● **GIVEN TEXT**:
Russia–Ukraine (March 26): Biden Delivers Speech in Warsaw, Says US Stands With Ukraine

Russia–Ukraine (March 26): Biden Delivers Speech in Warsaw, Says US Stands With Ukraine
U.S. President, Joe Biden delivers a speech at the Royal Castle in Warsaw, Poland, on March 26, 2022. (Omar Marques/Getty Images)

The latest on the Russia–Ukraine crisis, March 26. Click here for updates from March 25.

Biden Delivers Speech in Warsaw

President Joe Biden said on Saturday his country stands with Ukraine in its fight against Russia’s invasion, in a speech capping off a visit to Europe.

Biden’s speech was delivered at Warsaw’s Royal Castle before hundreds of Polish elected officials, students, and U.S. embassy staff.

Biden said NATO was a defensive security alliance that never sought Russia’s demise, adding that Ukrainians “are on the frontlines” in the fight for democratic principles.

He said the invasion was a strategic failure for Russia, but that it was nevertheless a challenge to the rules-based international order that threatened to return Europe to “decades of war.”

● **PROBLEM TO SOLVE**: Pick up the news report on Biden's Warsaw speech and write what comes right after its final sentence.

(Dataset extracts with box labels)
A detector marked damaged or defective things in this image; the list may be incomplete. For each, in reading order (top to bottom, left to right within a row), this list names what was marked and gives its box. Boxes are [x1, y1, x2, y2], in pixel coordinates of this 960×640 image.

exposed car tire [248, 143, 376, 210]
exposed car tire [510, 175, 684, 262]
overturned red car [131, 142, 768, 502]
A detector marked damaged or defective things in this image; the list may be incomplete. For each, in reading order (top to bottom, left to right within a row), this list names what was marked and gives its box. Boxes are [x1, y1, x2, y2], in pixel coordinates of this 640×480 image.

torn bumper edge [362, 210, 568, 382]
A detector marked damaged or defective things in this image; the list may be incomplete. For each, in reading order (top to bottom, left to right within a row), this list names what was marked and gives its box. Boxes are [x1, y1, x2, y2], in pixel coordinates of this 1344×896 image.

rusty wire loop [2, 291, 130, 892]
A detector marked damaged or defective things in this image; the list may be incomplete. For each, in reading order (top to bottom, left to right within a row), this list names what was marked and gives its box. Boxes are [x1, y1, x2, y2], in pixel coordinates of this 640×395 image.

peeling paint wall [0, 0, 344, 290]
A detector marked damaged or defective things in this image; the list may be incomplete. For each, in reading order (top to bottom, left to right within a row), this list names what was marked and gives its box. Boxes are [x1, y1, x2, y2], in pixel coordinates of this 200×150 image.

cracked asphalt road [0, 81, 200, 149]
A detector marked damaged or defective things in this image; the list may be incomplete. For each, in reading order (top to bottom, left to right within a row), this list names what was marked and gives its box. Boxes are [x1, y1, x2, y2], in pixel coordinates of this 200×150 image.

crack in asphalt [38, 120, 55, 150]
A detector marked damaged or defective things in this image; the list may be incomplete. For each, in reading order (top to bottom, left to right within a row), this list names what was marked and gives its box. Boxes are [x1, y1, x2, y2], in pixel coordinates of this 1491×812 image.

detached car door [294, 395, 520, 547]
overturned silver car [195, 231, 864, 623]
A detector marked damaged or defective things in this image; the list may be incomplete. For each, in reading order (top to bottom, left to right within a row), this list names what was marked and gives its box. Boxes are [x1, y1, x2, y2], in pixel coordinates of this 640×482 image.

● **RESPONSE**:
Lviv Mayor Reports Further Strike After Rockets Hit Outskirts of Western Ukrainian City

The mayor of Lviv said another rocket had hit the city of Lviv in western Ukraine on Saturday, not long after two rockets struck its outskirts in what appeared to be the first attacks within the city’s limits since the start of the war with Russia.

Lviv, some 60 kilometers (40 miles) from the Polish border, has so far escaped the bombardment and fighting that has devastated some Ukrainian cities closer to Russia since Moscow launched its invasion on Feb. 24.

But on Saturday, Governor Maksym Kozytskyy said two rockets had struck the city’s eastern outskirts in the mid-afternoon and ordered residents to take shelter.

Later, Mayor Andriy Sadoviy said there had been another strike. “One more rocket strike on Lviv,” he said in an online post.

He did not share details of the location. He said the strike had damaged infrastructure but not residential buildings.

The first strikes set fire to an industrial facility storing fuel, but had not hit residential areas, Sadoviy said earlier.

Kozytskyy said five people had been wounded in that attack, citing preliminary figures.

“Stay in shelters! Do not go out into the streets!” he warned.

Heavy black smoke was seen rising from the northeast side of the city.


Ukrainian Officials ‘Cautiously Optimistic’ After Talks With Biden

Ukrainian Defense Minister Alexey Reznikov said he was feeling “cautiously optimistic” following talks with key U.S. government figures, led by President Joe Biden in Warsaw, on Saturday.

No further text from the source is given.